GOAL:
Quote the stretch of rows from the very start through the line that contains "31L190 33L192 40L206", with both ends included, and leave the pictures out of your answer.

EXERCISE DATA:
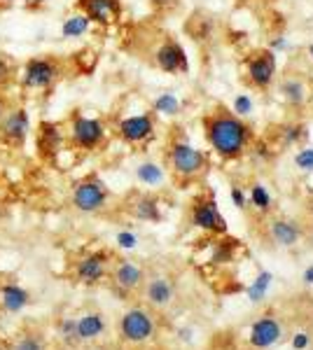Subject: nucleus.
Returning <instances> with one entry per match:
<instances>
[{
    "label": "nucleus",
    "mask_w": 313,
    "mask_h": 350,
    "mask_svg": "<svg viewBox=\"0 0 313 350\" xmlns=\"http://www.w3.org/2000/svg\"><path fill=\"white\" fill-rule=\"evenodd\" d=\"M301 280H304V285L313 287V264H309V267L301 271Z\"/></svg>",
    "instance_id": "obj_39"
},
{
    "label": "nucleus",
    "mask_w": 313,
    "mask_h": 350,
    "mask_svg": "<svg viewBox=\"0 0 313 350\" xmlns=\"http://www.w3.org/2000/svg\"><path fill=\"white\" fill-rule=\"evenodd\" d=\"M33 131L31 112L24 105H12L0 120V143L10 150H21Z\"/></svg>",
    "instance_id": "obj_10"
},
{
    "label": "nucleus",
    "mask_w": 313,
    "mask_h": 350,
    "mask_svg": "<svg viewBox=\"0 0 313 350\" xmlns=\"http://www.w3.org/2000/svg\"><path fill=\"white\" fill-rule=\"evenodd\" d=\"M16 77H19V66L10 54L0 52V92H8L10 87L16 84Z\"/></svg>",
    "instance_id": "obj_27"
},
{
    "label": "nucleus",
    "mask_w": 313,
    "mask_h": 350,
    "mask_svg": "<svg viewBox=\"0 0 313 350\" xmlns=\"http://www.w3.org/2000/svg\"><path fill=\"white\" fill-rule=\"evenodd\" d=\"M229 108L234 110L238 117H248V115H253L255 105H253V98H250V96H246V94H238L236 98H234V103H231Z\"/></svg>",
    "instance_id": "obj_31"
},
{
    "label": "nucleus",
    "mask_w": 313,
    "mask_h": 350,
    "mask_svg": "<svg viewBox=\"0 0 313 350\" xmlns=\"http://www.w3.org/2000/svg\"><path fill=\"white\" fill-rule=\"evenodd\" d=\"M229 196H231V201H234V206L238 208V211H243V208L248 206V194L241 187H238V185H231Z\"/></svg>",
    "instance_id": "obj_36"
},
{
    "label": "nucleus",
    "mask_w": 313,
    "mask_h": 350,
    "mask_svg": "<svg viewBox=\"0 0 313 350\" xmlns=\"http://www.w3.org/2000/svg\"><path fill=\"white\" fill-rule=\"evenodd\" d=\"M68 148L77 152H99L110 138V129L101 117H89L82 110H73L64 122Z\"/></svg>",
    "instance_id": "obj_4"
},
{
    "label": "nucleus",
    "mask_w": 313,
    "mask_h": 350,
    "mask_svg": "<svg viewBox=\"0 0 313 350\" xmlns=\"http://www.w3.org/2000/svg\"><path fill=\"white\" fill-rule=\"evenodd\" d=\"M185 31L190 33L192 40L206 42L213 38V33H215V16H210L208 12H195L190 19H187Z\"/></svg>",
    "instance_id": "obj_23"
},
{
    "label": "nucleus",
    "mask_w": 313,
    "mask_h": 350,
    "mask_svg": "<svg viewBox=\"0 0 313 350\" xmlns=\"http://www.w3.org/2000/svg\"><path fill=\"white\" fill-rule=\"evenodd\" d=\"M68 145L64 122L42 120L36 129V152L42 161H56Z\"/></svg>",
    "instance_id": "obj_11"
},
{
    "label": "nucleus",
    "mask_w": 313,
    "mask_h": 350,
    "mask_svg": "<svg viewBox=\"0 0 313 350\" xmlns=\"http://www.w3.org/2000/svg\"><path fill=\"white\" fill-rule=\"evenodd\" d=\"M295 166L304 173L313 171V148H301L297 154H295Z\"/></svg>",
    "instance_id": "obj_32"
},
{
    "label": "nucleus",
    "mask_w": 313,
    "mask_h": 350,
    "mask_svg": "<svg viewBox=\"0 0 313 350\" xmlns=\"http://www.w3.org/2000/svg\"><path fill=\"white\" fill-rule=\"evenodd\" d=\"M75 332H77V343L82 341H94L105 332V315L99 310L84 313L75 320Z\"/></svg>",
    "instance_id": "obj_21"
},
{
    "label": "nucleus",
    "mask_w": 313,
    "mask_h": 350,
    "mask_svg": "<svg viewBox=\"0 0 313 350\" xmlns=\"http://www.w3.org/2000/svg\"><path fill=\"white\" fill-rule=\"evenodd\" d=\"M201 129L210 152L222 161H238L253 150L255 131L229 105L213 103L201 115Z\"/></svg>",
    "instance_id": "obj_1"
},
{
    "label": "nucleus",
    "mask_w": 313,
    "mask_h": 350,
    "mask_svg": "<svg viewBox=\"0 0 313 350\" xmlns=\"http://www.w3.org/2000/svg\"><path fill=\"white\" fill-rule=\"evenodd\" d=\"M162 163L166 168V175L180 189L203 183L206 175L210 173V157L203 150H197L190 143V138L185 133H180V129L171 131L166 148H164Z\"/></svg>",
    "instance_id": "obj_2"
},
{
    "label": "nucleus",
    "mask_w": 313,
    "mask_h": 350,
    "mask_svg": "<svg viewBox=\"0 0 313 350\" xmlns=\"http://www.w3.org/2000/svg\"><path fill=\"white\" fill-rule=\"evenodd\" d=\"M71 201H73V206H75V211L84 213V215H94V213H101L108 208L110 189H108V185L99 175L92 173L73 185Z\"/></svg>",
    "instance_id": "obj_8"
},
{
    "label": "nucleus",
    "mask_w": 313,
    "mask_h": 350,
    "mask_svg": "<svg viewBox=\"0 0 313 350\" xmlns=\"http://www.w3.org/2000/svg\"><path fill=\"white\" fill-rule=\"evenodd\" d=\"M278 92L290 108H301L309 103V87L297 72H283L278 80Z\"/></svg>",
    "instance_id": "obj_19"
},
{
    "label": "nucleus",
    "mask_w": 313,
    "mask_h": 350,
    "mask_svg": "<svg viewBox=\"0 0 313 350\" xmlns=\"http://www.w3.org/2000/svg\"><path fill=\"white\" fill-rule=\"evenodd\" d=\"M38 5H42V3H49V0H36Z\"/></svg>",
    "instance_id": "obj_41"
},
{
    "label": "nucleus",
    "mask_w": 313,
    "mask_h": 350,
    "mask_svg": "<svg viewBox=\"0 0 313 350\" xmlns=\"http://www.w3.org/2000/svg\"><path fill=\"white\" fill-rule=\"evenodd\" d=\"M14 350H45L42 341H40L38 336H21L19 341L14 343Z\"/></svg>",
    "instance_id": "obj_34"
},
{
    "label": "nucleus",
    "mask_w": 313,
    "mask_h": 350,
    "mask_svg": "<svg viewBox=\"0 0 313 350\" xmlns=\"http://www.w3.org/2000/svg\"><path fill=\"white\" fill-rule=\"evenodd\" d=\"M145 278V269L138 262H134V259H117L115 267H112V283H115L117 290L127 292V295L140 290Z\"/></svg>",
    "instance_id": "obj_17"
},
{
    "label": "nucleus",
    "mask_w": 313,
    "mask_h": 350,
    "mask_svg": "<svg viewBox=\"0 0 313 350\" xmlns=\"http://www.w3.org/2000/svg\"><path fill=\"white\" fill-rule=\"evenodd\" d=\"M129 213L134 219L140 222H162L164 213H162V201L155 194H136L134 201H129Z\"/></svg>",
    "instance_id": "obj_20"
},
{
    "label": "nucleus",
    "mask_w": 313,
    "mask_h": 350,
    "mask_svg": "<svg viewBox=\"0 0 313 350\" xmlns=\"http://www.w3.org/2000/svg\"><path fill=\"white\" fill-rule=\"evenodd\" d=\"M309 105H311V110H313V87L309 89Z\"/></svg>",
    "instance_id": "obj_40"
},
{
    "label": "nucleus",
    "mask_w": 313,
    "mask_h": 350,
    "mask_svg": "<svg viewBox=\"0 0 313 350\" xmlns=\"http://www.w3.org/2000/svg\"><path fill=\"white\" fill-rule=\"evenodd\" d=\"M248 203L260 213V215H269L274 211V196L269 194V189L262 183H253L248 189Z\"/></svg>",
    "instance_id": "obj_26"
},
{
    "label": "nucleus",
    "mask_w": 313,
    "mask_h": 350,
    "mask_svg": "<svg viewBox=\"0 0 313 350\" xmlns=\"http://www.w3.org/2000/svg\"><path fill=\"white\" fill-rule=\"evenodd\" d=\"M283 336V325L274 313H264L250 327L248 343L258 350H269L274 348Z\"/></svg>",
    "instance_id": "obj_14"
},
{
    "label": "nucleus",
    "mask_w": 313,
    "mask_h": 350,
    "mask_svg": "<svg viewBox=\"0 0 313 350\" xmlns=\"http://www.w3.org/2000/svg\"><path fill=\"white\" fill-rule=\"evenodd\" d=\"M143 295H145V301L150 304L152 308H168L175 299V283L171 275H164V273H155L150 278H145L143 283Z\"/></svg>",
    "instance_id": "obj_16"
},
{
    "label": "nucleus",
    "mask_w": 313,
    "mask_h": 350,
    "mask_svg": "<svg viewBox=\"0 0 313 350\" xmlns=\"http://www.w3.org/2000/svg\"><path fill=\"white\" fill-rule=\"evenodd\" d=\"M115 241H117V245L122 247V250H134V247L138 245V236H136L134 231H129V229L119 231Z\"/></svg>",
    "instance_id": "obj_33"
},
{
    "label": "nucleus",
    "mask_w": 313,
    "mask_h": 350,
    "mask_svg": "<svg viewBox=\"0 0 313 350\" xmlns=\"http://www.w3.org/2000/svg\"><path fill=\"white\" fill-rule=\"evenodd\" d=\"M152 64H155L162 72L168 75H185L190 70V61H187L185 47L175 40L173 36H164L159 44L152 52Z\"/></svg>",
    "instance_id": "obj_12"
},
{
    "label": "nucleus",
    "mask_w": 313,
    "mask_h": 350,
    "mask_svg": "<svg viewBox=\"0 0 313 350\" xmlns=\"http://www.w3.org/2000/svg\"><path fill=\"white\" fill-rule=\"evenodd\" d=\"M157 336V320L152 310L134 306L119 318V338L131 346H145Z\"/></svg>",
    "instance_id": "obj_7"
},
{
    "label": "nucleus",
    "mask_w": 313,
    "mask_h": 350,
    "mask_svg": "<svg viewBox=\"0 0 313 350\" xmlns=\"http://www.w3.org/2000/svg\"><path fill=\"white\" fill-rule=\"evenodd\" d=\"M12 108V100H10L8 92H0V120L8 115V110Z\"/></svg>",
    "instance_id": "obj_38"
},
{
    "label": "nucleus",
    "mask_w": 313,
    "mask_h": 350,
    "mask_svg": "<svg viewBox=\"0 0 313 350\" xmlns=\"http://www.w3.org/2000/svg\"><path fill=\"white\" fill-rule=\"evenodd\" d=\"M61 334L68 343H77V332H75V318H66L61 323Z\"/></svg>",
    "instance_id": "obj_35"
},
{
    "label": "nucleus",
    "mask_w": 313,
    "mask_h": 350,
    "mask_svg": "<svg viewBox=\"0 0 313 350\" xmlns=\"http://www.w3.org/2000/svg\"><path fill=\"white\" fill-rule=\"evenodd\" d=\"M311 343V336L309 334H304V332H299V334H295L292 338V346L297 348V350H304L306 346Z\"/></svg>",
    "instance_id": "obj_37"
},
{
    "label": "nucleus",
    "mask_w": 313,
    "mask_h": 350,
    "mask_svg": "<svg viewBox=\"0 0 313 350\" xmlns=\"http://www.w3.org/2000/svg\"><path fill=\"white\" fill-rule=\"evenodd\" d=\"M108 267H110V255H108L105 250H94V252H89V255L77 259L75 278L82 285H94L108 275Z\"/></svg>",
    "instance_id": "obj_15"
},
{
    "label": "nucleus",
    "mask_w": 313,
    "mask_h": 350,
    "mask_svg": "<svg viewBox=\"0 0 313 350\" xmlns=\"http://www.w3.org/2000/svg\"><path fill=\"white\" fill-rule=\"evenodd\" d=\"M89 31H92V21L79 12V10L68 14L64 19V24H61V38H64V40H77V38L87 36Z\"/></svg>",
    "instance_id": "obj_24"
},
{
    "label": "nucleus",
    "mask_w": 313,
    "mask_h": 350,
    "mask_svg": "<svg viewBox=\"0 0 313 350\" xmlns=\"http://www.w3.org/2000/svg\"><path fill=\"white\" fill-rule=\"evenodd\" d=\"M269 285H271V273H269V271H262V273L258 275V280L250 285L248 297L253 299V301H262L264 295H266V290H269Z\"/></svg>",
    "instance_id": "obj_29"
},
{
    "label": "nucleus",
    "mask_w": 313,
    "mask_h": 350,
    "mask_svg": "<svg viewBox=\"0 0 313 350\" xmlns=\"http://www.w3.org/2000/svg\"><path fill=\"white\" fill-rule=\"evenodd\" d=\"M75 10H79L92 26L99 28H112L122 21L124 5L122 0H77Z\"/></svg>",
    "instance_id": "obj_13"
},
{
    "label": "nucleus",
    "mask_w": 313,
    "mask_h": 350,
    "mask_svg": "<svg viewBox=\"0 0 313 350\" xmlns=\"http://www.w3.org/2000/svg\"><path fill=\"white\" fill-rule=\"evenodd\" d=\"M152 112L155 115H164V117H175L180 112V98L171 92L159 94L155 100H152Z\"/></svg>",
    "instance_id": "obj_28"
},
{
    "label": "nucleus",
    "mask_w": 313,
    "mask_h": 350,
    "mask_svg": "<svg viewBox=\"0 0 313 350\" xmlns=\"http://www.w3.org/2000/svg\"><path fill=\"white\" fill-rule=\"evenodd\" d=\"M266 234L276 247H295L301 241V227L290 217H271L266 224Z\"/></svg>",
    "instance_id": "obj_18"
},
{
    "label": "nucleus",
    "mask_w": 313,
    "mask_h": 350,
    "mask_svg": "<svg viewBox=\"0 0 313 350\" xmlns=\"http://www.w3.org/2000/svg\"><path fill=\"white\" fill-rule=\"evenodd\" d=\"M155 14H173L175 10H180L183 0H147Z\"/></svg>",
    "instance_id": "obj_30"
},
{
    "label": "nucleus",
    "mask_w": 313,
    "mask_h": 350,
    "mask_svg": "<svg viewBox=\"0 0 313 350\" xmlns=\"http://www.w3.org/2000/svg\"><path fill=\"white\" fill-rule=\"evenodd\" d=\"M136 180H138L143 187H162L164 183L168 180L166 175V168H164L162 161H155V159H145L136 166Z\"/></svg>",
    "instance_id": "obj_22"
},
{
    "label": "nucleus",
    "mask_w": 313,
    "mask_h": 350,
    "mask_svg": "<svg viewBox=\"0 0 313 350\" xmlns=\"http://www.w3.org/2000/svg\"><path fill=\"white\" fill-rule=\"evenodd\" d=\"M278 80L276 54L266 47L250 49L243 59V82L255 92H269Z\"/></svg>",
    "instance_id": "obj_6"
},
{
    "label": "nucleus",
    "mask_w": 313,
    "mask_h": 350,
    "mask_svg": "<svg viewBox=\"0 0 313 350\" xmlns=\"http://www.w3.org/2000/svg\"><path fill=\"white\" fill-rule=\"evenodd\" d=\"M66 61L61 56L54 54H38L31 56L24 66L19 68V84L21 92H31V94H49L52 89L64 80L66 75Z\"/></svg>",
    "instance_id": "obj_3"
},
{
    "label": "nucleus",
    "mask_w": 313,
    "mask_h": 350,
    "mask_svg": "<svg viewBox=\"0 0 313 350\" xmlns=\"http://www.w3.org/2000/svg\"><path fill=\"white\" fill-rule=\"evenodd\" d=\"M187 224L195 229H201L206 234L225 236L229 227H227V219L222 215L218 201H215L213 191H199L195 199L187 206Z\"/></svg>",
    "instance_id": "obj_5"
},
{
    "label": "nucleus",
    "mask_w": 313,
    "mask_h": 350,
    "mask_svg": "<svg viewBox=\"0 0 313 350\" xmlns=\"http://www.w3.org/2000/svg\"><path fill=\"white\" fill-rule=\"evenodd\" d=\"M0 299H3V308L8 310V313H19V310H24L28 304V292L24 287L8 283V285H3V290H0Z\"/></svg>",
    "instance_id": "obj_25"
},
{
    "label": "nucleus",
    "mask_w": 313,
    "mask_h": 350,
    "mask_svg": "<svg viewBox=\"0 0 313 350\" xmlns=\"http://www.w3.org/2000/svg\"><path fill=\"white\" fill-rule=\"evenodd\" d=\"M309 54L313 56V44H311V47H309Z\"/></svg>",
    "instance_id": "obj_42"
},
{
    "label": "nucleus",
    "mask_w": 313,
    "mask_h": 350,
    "mask_svg": "<svg viewBox=\"0 0 313 350\" xmlns=\"http://www.w3.org/2000/svg\"><path fill=\"white\" fill-rule=\"evenodd\" d=\"M115 133L122 143L131 145V148H143L157 135V115L152 110L140 112V115L122 117L115 124Z\"/></svg>",
    "instance_id": "obj_9"
},
{
    "label": "nucleus",
    "mask_w": 313,
    "mask_h": 350,
    "mask_svg": "<svg viewBox=\"0 0 313 350\" xmlns=\"http://www.w3.org/2000/svg\"><path fill=\"white\" fill-rule=\"evenodd\" d=\"M150 350H157V348H150Z\"/></svg>",
    "instance_id": "obj_43"
}]
</instances>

REPLY:
Subject: nucleus.
Returning <instances> with one entry per match:
<instances>
[{
    "label": "nucleus",
    "mask_w": 313,
    "mask_h": 350,
    "mask_svg": "<svg viewBox=\"0 0 313 350\" xmlns=\"http://www.w3.org/2000/svg\"><path fill=\"white\" fill-rule=\"evenodd\" d=\"M301 280H304V285L313 287V264H309V267L301 271Z\"/></svg>",
    "instance_id": "obj_39"
},
{
    "label": "nucleus",
    "mask_w": 313,
    "mask_h": 350,
    "mask_svg": "<svg viewBox=\"0 0 313 350\" xmlns=\"http://www.w3.org/2000/svg\"><path fill=\"white\" fill-rule=\"evenodd\" d=\"M33 131L31 112L24 105H12L0 120V143L10 150H21Z\"/></svg>",
    "instance_id": "obj_10"
},
{
    "label": "nucleus",
    "mask_w": 313,
    "mask_h": 350,
    "mask_svg": "<svg viewBox=\"0 0 313 350\" xmlns=\"http://www.w3.org/2000/svg\"><path fill=\"white\" fill-rule=\"evenodd\" d=\"M16 77H19V66L10 54L0 52V92H8L10 87L16 84Z\"/></svg>",
    "instance_id": "obj_27"
},
{
    "label": "nucleus",
    "mask_w": 313,
    "mask_h": 350,
    "mask_svg": "<svg viewBox=\"0 0 313 350\" xmlns=\"http://www.w3.org/2000/svg\"><path fill=\"white\" fill-rule=\"evenodd\" d=\"M229 108L234 110L238 117H248V115H253L255 105H253V98H250V96H246V94H238L236 98H234V103H231Z\"/></svg>",
    "instance_id": "obj_31"
},
{
    "label": "nucleus",
    "mask_w": 313,
    "mask_h": 350,
    "mask_svg": "<svg viewBox=\"0 0 313 350\" xmlns=\"http://www.w3.org/2000/svg\"><path fill=\"white\" fill-rule=\"evenodd\" d=\"M229 196H231V201H234V206L238 208V211H243V208L248 206V194L241 187H238V185H231Z\"/></svg>",
    "instance_id": "obj_36"
},
{
    "label": "nucleus",
    "mask_w": 313,
    "mask_h": 350,
    "mask_svg": "<svg viewBox=\"0 0 313 350\" xmlns=\"http://www.w3.org/2000/svg\"><path fill=\"white\" fill-rule=\"evenodd\" d=\"M68 148L77 152H99L110 138V129L101 117H89L82 110H73L64 122Z\"/></svg>",
    "instance_id": "obj_4"
},
{
    "label": "nucleus",
    "mask_w": 313,
    "mask_h": 350,
    "mask_svg": "<svg viewBox=\"0 0 313 350\" xmlns=\"http://www.w3.org/2000/svg\"><path fill=\"white\" fill-rule=\"evenodd\" d=\"M185 31L190 33L192 40L206 42L213 38V33H215V16H210L208 12H195L190 19H187Z\"/></svg>",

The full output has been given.